Our brains are truly amazing. Facial recognition is one brilliant example of how quickly and mysteriously our brains work to help us navigate and function in relationships and with the world around us.
With just one glance at another’s face, our brains are able to effortlessly process a huge amount of information: the person’s age, race, gender, state of health, mood and expression, and the direction of their gaze. The volume of social cues that we can gather simply by watching one another’s faces is essential for our ability to engage successfully and safely with others.
Eye contact is a particularly important element in facial recognition, and allows us to gather much more information than we otherwise would. But because direct eye contact can often feel threatening, this creates a real social disadvantage for those who have difficulty making eye contact, as is the case with autism, or those with Social Anxiety Disorder.
Interestingly, scientists have known for a long time that we tend to focus on the left side of the face we’re viewing, a phenomenon called ‘left gaze bias’ that is thought to be connected to the fact that it is our brain’s right hemisphere that manages the task of facial recognition and processing.
We’ve also known for some time that ‘reading’ a face that is upside down is extremely challenging for us, but not much was known about our ability to read faces that are rotated or tilted.
A new study on ‘facial fixation’ out of the University of California, Santa Cruz, sheds light on this middle ground. Lead researcher of the study, Nicolas Davidenko, used eye-tracking technology to find the answers, some of which were very surprising.

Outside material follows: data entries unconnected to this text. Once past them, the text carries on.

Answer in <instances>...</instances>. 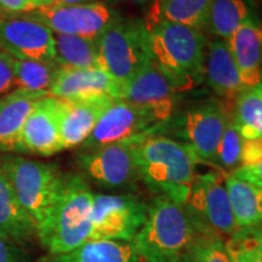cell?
I'll return each mask as SVG.
<instances>
[{
    "label": "cell",
    "instance_id": "obj_20",
    "mask_svg": "<svg viewBox=\"0 0 262 262\" xmlns=\"http://www.w3.org/2000/svg\"><path fill=\"white\" fill-rule=\"evenodd\" d=\"M48 94L16 89L0 98V152H22L25 122L39 98Z\"/></svg>",
    "mask_w": 262,
    "mask_h": 262
},
{
    "label": "cell",
    "instance_id": "obj_3",
    "mask_svg": "<svg viewBox=\"0 0 262 262\" xmlns=\"http://www.w3.org/2000/svg\"><path fill=\"white\" fill-rule=\"evenodd\" d=\"M196 229L185 205L158 194L133 241L140 262H175L188 251Z\"/></svg>",
    "mask_w": 262,
    "mask_h": 262
},
{
    "label": "cell",
    "instance_id": "obj_18",
    "mask_svg": "<svg viewBox=\"0 0 262 262\" xmlns=\"http://www.w3.org/2000/svg\"><path fill=\"white\" fill-rule=\"evenodd\" d=\"M114 100L117 98L111 96L80 100L62 98L61 135L63 149L83 145Z\"/></svg>",
    "mask_w": 262,
    "mask_h": 262
},
{
    "label": "cell",
    "instance_id": "obj_12",
    "mask_svg": "<svg viewBox=\"0 0 262 262\" xmlns=\"http://www.w3.org/2000/svg\"><path fill=\"white\" fill-rule=\"evenodd\" d=\"M143 136L146 135L95 149L81 150L77 157L78 166L102 187H130L139 180L135 163V147Z\"/></svg>",
    "mask_w": 262,
    "mask_h": 262
},
{
    "label": "cell",
    "instance_id": "obj_5",
    "mask_svg": "<svg viewBox=\"0 0 262 262\" xmlns=\"http://www.w3.org/2000/svg\"><path fill=\"white\" fill-rule=\"evenodd\" d=\"M0 164L37 233L47 224L60 198L66 175L55 164L24 157H5Z\"/></svg>",
    "mask_w": 262,
    "mask_h": 262
},
{
    "label": "cell",
    "instance_id": "obj_33",
    "mask_svg": "<svg viewBox=\"0 0 262 262\" xmlns=\"http://www.w3.org/2000/svg\"><path fill=\"white\" fill-rule=\"evenodd\" d=\"M262 162V139H243L241 152V165L253 166Z\"/></svg>",
    "mask_w": 262,
    "mask_h": 262
},
{
    "label": "cell",
    "instance_id": "obj_14",
    "mask_svg": "<svg viewBox=\"0 0 262 262\" xmlns=\"http://www.w3.org/2000/svg\"><path fill=\"white\" fill-rule=\"evenodd\" d=\"M62 98H39L26 119L21 134L22 153L50 157L63 149L61 135Z\"/></svg>",
    "mask_w": 262,
    "mask_h": 262
},
{
    "label": "cell",
    "instance_id": "obj_28",
    "mask_svg": "<svg viewBox=\"0 0 262 262\" xmlns=\"http://www.w3.org/2000/svg\"><path fill=\"white\" fill-rule=\"evenodd\" d=\"M211 0H156L157 15L166 21L204 31Z\"/></svg>",
    "mask_w": 262,
    "mask_h": 262
},
{
    "label": "cell",
    "instance_id": "obj_27",
    "mask_svg": "<svg viewBox=\"0 0 262 262\" xmlns=\"http://www.w3.org/2000/svg\"><path fill=\"white\" fill-rule=\"evenodd\" d=\"M60 66L55 61L18 60L14 61L15 86L33 93L50 95V89L56 79Z\"/></svg>",
    "mask_w": 262,
    "mask_h": 262
},
{
    "label": "cell",
    "instance_id": "obj_25",
    "mask_svg": "<svg viewBox=\"0 0 262 262\" xmlns=\"http://www.w3.org/2000/svg\"><path fill=\"white\" fill-rule=\"evenodd\" d=\"M55 62L64 68H96L97 40L54 33Z\"/></svg>",
    "mask_w": 262,
    "mask_h": 262
},
{
    "label": "cell",
    "instance_id": "obj_32",
    "mask_svg": "<svg viewBox=\"0 0 262 262\" xmlns=\"http://www.w3.org/2000/svg\"><path fill=\"white\" fill-rule=\"evenodd\" d=\"M52 3L54 0H0V9L5 14H29Z\"/></svg>",
    "mask_w": 262,
    "mask_h": 262
},
{
    "label": "cell",
    "instance_id": "obj_35",
    "mask_svg": "<svg viewBox=\"0 0 262 262\" xmlns=\"http://www.w3.org/2000/svg\"><path fill=\"white\" fill-rule=\"evenodd\" d=\"M0 262H26L18 245L2 234H0Z\"/></svg>",
    "mask_w": 262,
    "mask_h": 262
},
{
    "label": "cell",
    "instance_id": "obj_10",
    "mask_svg": "<svg viewBox=\"0 0 262 262\" xmlns=\"http://www.w3.org/2000/svg\"><path fill=\"white\" fill-rule=\"evenodd\" d=\"M163 124L165 122L152 108L114 100L100 118L91 135L84 141L81 148L90 150L133 137L158 135Z\"/></svg>",
    "mask_w": 262,
    "mask_h": 262
},
{
    "label": "cell",
    "instance_id": "obj_1",
    "mask_svg": "<svg viewBox=\"0 0 262 262\" xmlns=\"http://www.w3.org/2000/svg\"><path fill=\"white\" fill-rule=\"evenodd\" d=\"M146 25L150 57L176 93L192 90L204 81L206 38L203 31L160 18L152 9Z\"/></svg>",
    "mask_w": 262,
    "mask_h": 262
},
{
    "label": "cell",
    "instance_id": "obj_2",
    "mask_svg": "<svg viewBox=\"0 0 262 262\" xmlns=\"http://www.w3.org/2000/svg\"><path fill=\"white\" fill-rule=\"evenodd\" d=\"M135 163L139 180L150 191L185 203L198 163L187 146L169 136L146 135L135 147Z\"/></svg>",
    "mask_w": 262,
    "mask_h": 262
},
{
    "label": "cell",
    "instance_id": "obj_4",
    "mask_svg": "<svg viewBox=\"0 0 262 262\" xmlns=\"http://www.w3.org/2000/svg\"><path fill=\"white\" fill-rule=\"evenodd\" d=\"M94 193L78 175H66L60 198L50 217L37 232L48 254L68 253L90 241Z\"/></svg>",
    "mask_w": 262,
    "mask_h": 262
},
{
    "label": "cell",
    "instance_id": "obj_22",
    "mask_svg": "<svg viewBox=\"0 0 262 262\" xmlns=\"http://www.w3.org/2000/svg\"><path fill=\"white\" fill-rule=\"evenodd\" d=\"M37 262H140L133 242L89 241L62 254H47Z\"/></svg>",
    "mask_w": 262,
    "mask_h": 262
},
{
    "label": "cell",
    "instance_id": "obj_31",
    "mask_svg": "<svg viewBox=\"0 0 262 262\" xmlns=\"http://www.w3.org/2000/svg\"><path fill=\"white\" fill-rule=\"evenodd\" d=\"M188 253L194 262H231L224 237L215 232H196Z\"/></svg>",
    "mask_w": 262,
    "mask_h": 262
},
{
    "label": "cell",
    "instance_id": "obj_13",
    "mask_svg": "<svg viewBox=\"0 0 262 262\" xmlns=\"http://www.w3.org/2000/svg\"><path fill=\"white\" fill-rule=\"evenodd\" d=\"M0 51L18 60H55L54 32L28 14L0 16Z\"/></svg>",
    "mask_w": 262,
    "mask_h": 262
},
{
    "label": "cell",
    "instance_id": "obj_19",
    "mask_svg": "<svg viewBox=\"0 0 262 262\" xmlns=\"http://www.w3.org/2000/svg\"><path fill=\"white\" fill-rule=\"evenodd\" d=\"M247 89L262 84V26L257 21L242 25L227 40Z\"/></svg>",
    "mask_w": 262,
    "mask_h": 262
},
{
    "label": "cell",
    "instance_id": "obj_23",
    "mask_svg": "<svg viewBox=\"0 0 262 262\" xmlns=\"http://www.w3.org/2000/svg\"><path fill=\"white\" fill-rule=\"evenodd\" d=\"M249 21H257L253 0H211L204 31L227 41Z\"/></svg>",
    "mask_w": 262,
    "mask_h": 262
},
{
    "label": "cell",
    "instance_id": "obj_6",
    "mask_svg": "<svg viewBox=\"0 0 262 262\" xmlns=\"http://www.w3.org/2000/svg\"><path fill=\"white\" fill-rule=\"evenodd\" d=\"M150 61L149 32L143 19L118 18L97 39V67L120 90Z\"/></svg>",
    "mask_w": 262,
    "mask_h": 262
},
{
    "label": "cell",
    "instance_id": "obj_24",
    "mask_svg": "<svg viewBox=\"0 0 262 262\" xmlns=\"http://www.w3.org/2000/svg\"><path fill=\"white\" fill-rule=\"evenodd\" d=\"M226 187L237 227L262 225V187L232 173L226 176Z\"/></svg>",
    "mask_w": 262,
    "mask_h": 262
},
{
    "label": "cell",
    "instance_id": "obj_40",
    "mask_svg": "<svg viewBox=\"0 0 262 262\" xmlns=\"http://www.w3.org/2000/svg\"><path fill=\"white\" fill-rule=\"evenodd\" d=\"M3 14H4V12H3V10H2V9H0V16H2Z\"/></svg>",
    "mask_w": 262,
    "mask_h": 262
},
{
    "label": "cell",
    "instance_id": "obj_21",
    "mask_svg": "<svg viewBox=\"0 0 262 262\" xmlns=\"http://www.w3.org/2000/svg\"><path fill=\"white\" fill-rule=\"evenodd\" d=\"M0 234L18 245L31 244L37 238L35 227L19 204L0 164Z\"/></svg>",
    "mask_w": 262,
    "mask_h": 262
},
{
    "label": "cell",
    "instance_id": "obj_11",
    "mask_svg": "<svg viewBox=\"0 0 262 262\" xmlns=\"http://www.w3.org/2000/svg\"><path fill=\"white\" fill-rule=\"evenodd\" d=\"M54 33L77 35L97 40L122 16L112 6L102 2L74 5H48L29 12Z\"/></svg>",
    "mask_w": 262,
    "mask_h": 262
},
{
    "label": "cell",
    "instance_id": "obj_30",
    "mask_svg": "<svg viewBox=\"0 0 262 262\" xmlns=\"http://www.w3.org/2000/svg\"><path fill=\"white\" fill-rule=\"evenodd\" d=\"M242 137L239 129L232 119V112L227 125L225 127L224 134L219 143L217 149L211 160V165L216 166L219 171L225 173L233 172L241 165V152H242Z\"/></svg>",
    "mask_w": 262,
    "mask_h": 262
},
{
    "label": "cell",
    "instance_id": "obj_38",
    "mask_svg": "<svg viewBox=\"0 0 262 262\" xmlns=\"http://www.w3.org/2000/svg\"><path fill=\"white\" fill-rule=\"evenodd\" d=\"M175 262H194V260H193L192 256H191V255H189V253L187 251V253L183 254L182 256L180 257L178 261H175Z\"/></svg>",
    "mask_w": 262,
    "mask_h": 262
},
{
    "label": "cell",
    "instance_id": "obj_34",
    "mask_svg": "<svg viewBox=\"0 0 262 262\" xmlns=\"http://www.w3.org/2000/svg\"><path fill=\"white\" fill-rule=\"evenodd\" d=\"M14 61L11 55L0 51V95L9 93L15 86Z\"/></svg>",
    "mask_w": 262,
    "mask_h": 262
},
{
    "label": "cell",
    "instance_id": "obj_9",
    "mask_svg": "<svg viewBox=\"0 0 262 262\" xmlns=\"http://www.w3.org/2000/svg\"><path fill=\"white\" fill-rule=\"evenodd\" d=\"M148 205L134 194H94L90 241L133 242Z\"/></svg>",
    "mask_w": 262,
    "mask_h": 262
},
{
    "label": "cell",
    "instance_id": "obj_17",
    "mask_svg": "<svg viewBox=\"0 0 262 262\" xmlns=\"http://www.w3.org/2000/svg\"><path fill=\"white\" fill-rule=\"evenodd\" d=\"M50 95L64 100L100 96L119 98L120 86L101 68L61 67L50 89Z\"/></svg>",
    "mask_w": 262,
    "mask_h": 262
},
{
    "label": "cell",
    "instance_id": "obj_36",
    "mask_svg": "<svg viewBox=\"0 0 262 262\" xmlns=\"http://www.w3.org/2000/svg\"><path fill=\"white\" fill-rule=\"evenodd\" d=\"M231 173L235 178L245 180L262 187V162L253 166H239Z\"/></svg>",
    "mask_w": 262,
    "mask_h": 262
},
{
    "label": "cell",
    "instance_id": "obj_7",
    "mask_svg": "<svg viewBox=\"0 0 262 262\" xmlns=\"http://www.w3.org/2000/svg\"><path fill=\"white\" fill-rule=\"evenodd\" d=\"M232 110L217 100L193 104L160 126L158 135H171L192 150L198 162L210 164Z\"/></svg>",
    "mask_w": 262,
    "mask_h": 262
},
{
    "label": "cell",
    "instance_id": "obj_26",
    "mask_svg": "<svg viewBox=\"0 0 262 262\" xmlns=\"http://www.w3.org/2000/svg\"><path fill=\"white\" fill-rule=\"evenodd\" d=\"M232 119L243 139H262V84L239 94L232 107Z\"/></svg>",
    "mask_w": 262,
    "mask_h": 262
},
{
    "label": "cell",
    "instance_id": "obj_15",
    "mask_svg": "<svg viewBox=\"0 0 262 262\" xmlns=\"http://www.w3.org/2000/svg\"><path fill=\"white\" fill-rule=\"evenodd\" d=\"M176 96L178 93L168 78L160 72L155 62L150 61L124 85L118 100L152 108L166 123L175 114Z\"/></svg>",
    "mask_w": 262,
    "mask_h": 262
},
{
    "label": "cell",
    "instance_id": "obj_16",
    "mask_svg": "<svg viewBox=\"0 0 262 262\" xmlns=\"http://www.w3.org/2000/svg\"><path fill=\"white\" fill-rule=\"evenodd\" d=\"M204 80L229 110H232L239 94L247 89L242 83L227 41L224 39L215 38L206 45Z\"/></svg>",
    "mask_w": 262,
    "mask_h": 262
},
{
    "label": "cell",
    "instance_id": "obj_39",
    "mask_svg": "<svg viewBox=\"0 0 262 262\" xmlns=\"http://www.w3.org/2000/svg\"><path fill=\"white\" fill-rule=\"evenodd\" d=\"M126 2H129L131 4H135V5H145L147 3H149L150 0H126Z\"/></svg>",
    "mask_w": 262,
    "mask_h": 262
},
{
    "label": "cell",
    "instance_id": "obj_29",
    "mask_svg": "<svg viewBox=\"0 0 262 262\" xmlns=\"http://www.w3.org/2000/svg\"><path fill=\"white\" fill-rule=\"evenodd\" d=\"M226 249L231 262H262V225L238 228Z\"/></svg>",
    "mask_w": 262,
    "mask_h": 262
},
{
    "label": "cell",
    "instance_id": "obj_8",
    "mask_svg": "<svg viewBox=\"0 0 262 262\" xmlns=\"http://www.w3.org/2000/svg\"><path fill=\"white\" fill-rule=\"evenodd\" d=\"M226 176L227 173L215 170L195 175L183 205L194 222L196 232H215L224 237L238 229L226 187Z\"/></svg>",
    "mask_w": 262,
    "mask_h": 262
},
{
    "label": "cell",
    "instance_id": "obj_37",
    "mask_svg": "<svg viewBox=\"0 0 262 262\" xmlns=\"http://www.w3.org/2000/svg\"><path fill=\"white\" fill-rule=\"evenodd\" d=\"M90 0H54L51 5H74L83 4V3H89Z\"/></svg>",
    "mask_w": 262,
    "mask_h": 262
}]
</instances>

What he found was that, when the head was tilted by as little as 11 degrees off centre, the ‘left-gaze bias’ completely disappeared, and was replaced by an equally strong ‘upper eye bias,’ in which the viewer tended to look at whichever eye was higher. This is in contrast to looking at both eyes when the head is upright.
Davidenko felt that these findings could be used therapeutically for people with autism, and for situations in which direct eye contact might feel threatening or uncomfortable. He found that people looked more at the eyes in faces with a slight head tilt, perhaps because the tilt made them seem more approachable.

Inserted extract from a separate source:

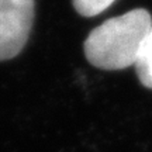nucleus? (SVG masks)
I'll return each instance as SVG.
<instances>
[{"instance_id":"obj_4","label":"nucleus","mask_w":152,"mask_h":152,"mask_svg":"<svg viewBox=\"0 0 152 152\" xmlns=\"http://www.w3.org/2000/svg\"><path fill=\"white\" fill-rule=\"evenodd\" d=\"M115 0H72L75 10L83 17H94L107 10Z\"/></svg>"},{"instance_id":"obj_1","label":"nucleus","mask_w":152,"mask_h":152,"mask_svg":"<svg viewBox=\"0 0 152 152\" xmlns=\"http://www.w3.org/2000/svg\"><path fill=\"white\" fill-rule=\"evenodd\" d=\"M152 27L145 9H134L93 28L83 44L89 64L104 71H121L135 65L141 45Z\"/></svg>"},{"instance_id":"obj_3","label":"nucleus","mask_w":152,"mask_h":152,"mask_svg":"<svg viewBox=\"0 0 152 152\" xmlns=\"http://www.w3.org/2000/svg\"><path fill=\"white\" fill-rule=\"evenodd\" d=\"M134 66L142 86L152 89V27L142 42Z\"/></svg>"},{"instance_id":"obj_2","label":"nucleus","mask_w":152,"mask_h":152,"mask_svg":"<svg viewBox=\"0 0 152 152\" xmlns=\"http://www.w3.org/2000/svg\"><path fill=\"white\" fill-rule=\"evenodd\" d=\"M35 14L34 0H0V61H9L23 51Z\"/></svg>"}]
</instances>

This important finding could help those with autism or similar eye-contact limitations to gather more social cues and information, thereby leveling the playing field somewhat in interpersonal interactions.
He suggested the head tilt could be used deliberately, such as for people affected by amblyopia (lazy eye), which can be uncomfortable for others. By tilting their head so that their dominant eye is up, “that taps into our natural tendency to fix our gaze on that eye,” Davidenko said.
Apparently, there is a limit to the effectiveness of the head tilt. The strongest effect was noted with a rotation of 45 degrees, but beyond that the upper-eye bias decreased. At a 90-degree rotation “people don’t know where to look, and it changes their behavior totally,” said Davidenko.